Ces vacances de la construction ne goûtent pas l’insouciance et le melon d’eau comme d’habitude. On fait semblant de prendre ça cool devant le feu de camp, mais la candeur et l’innocence ont disparu. Une deuxième vague de COVID-19 et de confinement serait, sera terrible.

En attendant, c’est la canicule. On veut se rafraîchir. Alors, dans la pénombre du salon, le ventilateur « drette » dans la face, on cherche La faille sur Club illico. Mais la série et sa vedette Maripier Morin ont disparu. Les censeurs, punissant Morin – et du même coup la comédienne Isabel Richer, des artisans talentueux et un public ravi de voir enfin une série se déroulant dans le Nord en hiver –, ont retiré toute trace de la mordeuse de nos écrans. On se dit que, voilà, ce sera la nouvelle normalité. Qu’on y prendra la population pour des enfants, que la pureté punitive et la salubrité idéologique triompheront.

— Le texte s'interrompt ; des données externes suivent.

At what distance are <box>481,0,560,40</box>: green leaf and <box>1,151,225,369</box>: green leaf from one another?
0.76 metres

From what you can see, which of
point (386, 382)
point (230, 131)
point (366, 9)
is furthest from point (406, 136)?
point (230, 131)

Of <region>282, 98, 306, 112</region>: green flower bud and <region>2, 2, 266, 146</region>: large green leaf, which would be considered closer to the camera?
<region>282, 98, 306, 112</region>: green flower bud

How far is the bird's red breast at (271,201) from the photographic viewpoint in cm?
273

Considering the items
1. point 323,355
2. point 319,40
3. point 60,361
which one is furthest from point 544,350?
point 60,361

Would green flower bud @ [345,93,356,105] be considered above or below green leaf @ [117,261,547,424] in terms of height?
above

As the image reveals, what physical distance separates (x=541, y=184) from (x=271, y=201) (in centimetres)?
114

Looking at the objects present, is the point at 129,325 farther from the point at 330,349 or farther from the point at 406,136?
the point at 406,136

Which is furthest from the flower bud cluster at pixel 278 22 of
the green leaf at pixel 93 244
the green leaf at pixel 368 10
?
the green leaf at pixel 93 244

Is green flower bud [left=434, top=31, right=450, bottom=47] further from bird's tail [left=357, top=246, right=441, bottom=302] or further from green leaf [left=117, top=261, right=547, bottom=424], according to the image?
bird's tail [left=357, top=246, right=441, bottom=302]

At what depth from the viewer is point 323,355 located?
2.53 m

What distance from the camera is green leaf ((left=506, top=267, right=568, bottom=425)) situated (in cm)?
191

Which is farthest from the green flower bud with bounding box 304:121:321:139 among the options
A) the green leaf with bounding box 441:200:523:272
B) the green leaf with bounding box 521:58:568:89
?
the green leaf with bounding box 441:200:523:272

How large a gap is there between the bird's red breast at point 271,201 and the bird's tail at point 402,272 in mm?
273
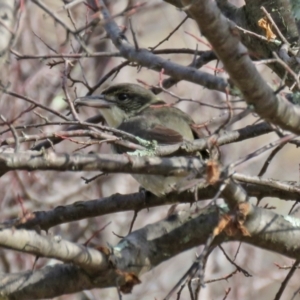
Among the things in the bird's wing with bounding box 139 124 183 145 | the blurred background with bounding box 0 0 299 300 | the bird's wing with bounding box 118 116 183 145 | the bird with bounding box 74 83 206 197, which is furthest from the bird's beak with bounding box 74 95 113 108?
the blurred background with bounding box 0 0 299 300

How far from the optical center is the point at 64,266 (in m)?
3.17

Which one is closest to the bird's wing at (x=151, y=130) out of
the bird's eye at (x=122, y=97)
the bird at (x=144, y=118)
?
the bird at (x=144, y=118)

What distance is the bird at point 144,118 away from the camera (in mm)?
4949

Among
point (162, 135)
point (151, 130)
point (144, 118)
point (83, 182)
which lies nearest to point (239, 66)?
point (162, 135)

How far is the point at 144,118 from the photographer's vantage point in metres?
5.68

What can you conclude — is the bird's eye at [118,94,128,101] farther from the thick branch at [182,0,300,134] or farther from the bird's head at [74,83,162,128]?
the thick branch at [182,0,300,134]

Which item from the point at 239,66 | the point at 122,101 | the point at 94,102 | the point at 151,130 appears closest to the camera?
the point at 239,66

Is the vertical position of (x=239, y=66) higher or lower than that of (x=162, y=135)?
lower

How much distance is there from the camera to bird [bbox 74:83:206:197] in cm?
495

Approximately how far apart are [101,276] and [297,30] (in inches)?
88.3

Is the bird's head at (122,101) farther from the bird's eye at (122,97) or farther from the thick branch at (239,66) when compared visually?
the thick branch at (239,66)

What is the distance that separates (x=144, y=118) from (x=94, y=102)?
414 mm

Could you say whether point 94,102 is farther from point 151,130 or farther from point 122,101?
point 151,130

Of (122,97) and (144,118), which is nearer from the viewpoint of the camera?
(144,118)
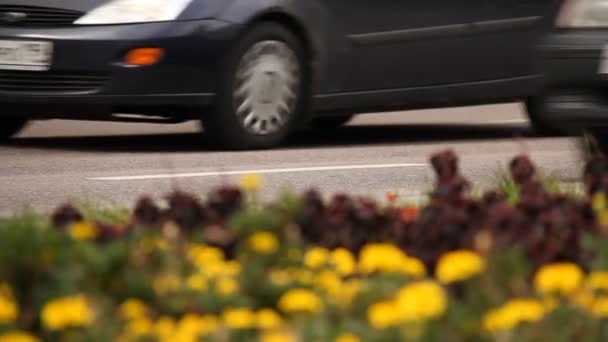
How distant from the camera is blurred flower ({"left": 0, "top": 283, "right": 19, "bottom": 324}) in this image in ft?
10.1

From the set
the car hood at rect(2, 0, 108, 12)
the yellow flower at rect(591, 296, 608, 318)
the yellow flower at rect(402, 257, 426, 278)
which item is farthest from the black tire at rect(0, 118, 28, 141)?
the yellow flower at rect(591, 296, 608, 318)

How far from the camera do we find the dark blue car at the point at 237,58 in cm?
968

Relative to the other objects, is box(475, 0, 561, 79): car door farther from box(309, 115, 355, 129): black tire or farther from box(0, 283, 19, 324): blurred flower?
box(0, 283, 19, 324): blurred flower

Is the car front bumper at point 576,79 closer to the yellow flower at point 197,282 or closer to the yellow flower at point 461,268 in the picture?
the yellow flower at point 461,268

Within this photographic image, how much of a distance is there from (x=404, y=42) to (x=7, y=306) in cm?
772

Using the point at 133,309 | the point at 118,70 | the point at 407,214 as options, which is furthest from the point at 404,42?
the point at 133,309

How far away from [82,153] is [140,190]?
2145 millimetres

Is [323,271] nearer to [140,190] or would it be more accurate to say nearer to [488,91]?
[140,190]

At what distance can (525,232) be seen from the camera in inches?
150

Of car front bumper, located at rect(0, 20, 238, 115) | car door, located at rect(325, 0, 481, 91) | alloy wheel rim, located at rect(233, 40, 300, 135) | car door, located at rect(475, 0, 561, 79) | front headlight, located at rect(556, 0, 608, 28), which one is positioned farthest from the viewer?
car door, located at rect(475, 0, 561, 79)

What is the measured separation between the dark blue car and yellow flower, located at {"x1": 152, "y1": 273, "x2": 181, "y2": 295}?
20.8 ft

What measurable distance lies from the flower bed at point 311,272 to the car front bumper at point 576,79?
3507 millimetres

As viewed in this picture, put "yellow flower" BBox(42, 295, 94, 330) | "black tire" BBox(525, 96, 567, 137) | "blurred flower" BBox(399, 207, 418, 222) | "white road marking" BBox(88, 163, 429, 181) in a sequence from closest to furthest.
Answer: "yellow flower" BBox(42, 295, 94, 330)
"blurred flower" BBox(399, 207, 418, 222)
"white road marking" BBox(88, 163, 429, 181)
"black tire" BBox(525, 96, 567, 137)

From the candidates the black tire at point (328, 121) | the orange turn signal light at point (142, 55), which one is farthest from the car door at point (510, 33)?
the orange turn signal light at point (142, 55)
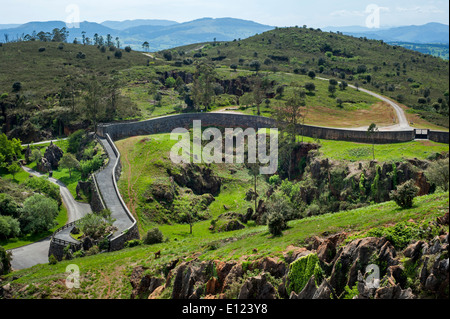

On a chaud, on est en vacances et on attend le nouveau monde. On commence bien à se douter qu’il ne sera pas une partie de plaisir et que les « bouttes » dans la « garnotte » seront nombreux. Déjà, des deux côtés du chemin sont plantés des gens qui nous hurlent quoi penser sur les sujets de l’heure. Des militants qui parlent par slogans se sont emparés des dossiers controversés, et toute réserve émise de manière nuancée est perçue comme une attaque frontale et une trahison, même si tout le monde « veut » vivre dans une société juste. Mais les temps ne sont pas au doute. Sur le bord du chemin, il y a aussi la meute de plus en plus dense des anti-masques, anti-vaccins, anti-5G, pro-pitbulls, confits dans leur vision apocalyptique de la « libârté ».

Et les gens aux opinions discrètes, ceux qui aspirent à mieux pour eux et leur communauté, ceux qui ont courageusement tenu leur famille et leurs vies à bout de bras pendant ce printemps bizarre et qui n’osent pas prononcer à voix haute le nom de la deuxième vague, ces gens qui représentent la majorité tranquille baissent la tête et attendent que ça se calme un peu dehors, là où font rage ces batailles bruyantes, nécessaires à plusieurs égards, mais en ce moment accaparées par les militants les plus ultra.

Nous retenons notre souffle. Nous essayons silencieusement de prendre le frais, de prendre soin des nôtres, parce que le grand « nous » collectif est de feu et de fureur, ces temps-ci. Un peu ahuris, sonnés, nous entrons dans ces vacances anormales. Elles s’appellent les vacances de la construction. Elles sont bien nommées, car c’est une sacrée reconstruction personnelle et collective qui nous attend, à tous égards, ces prochains mois.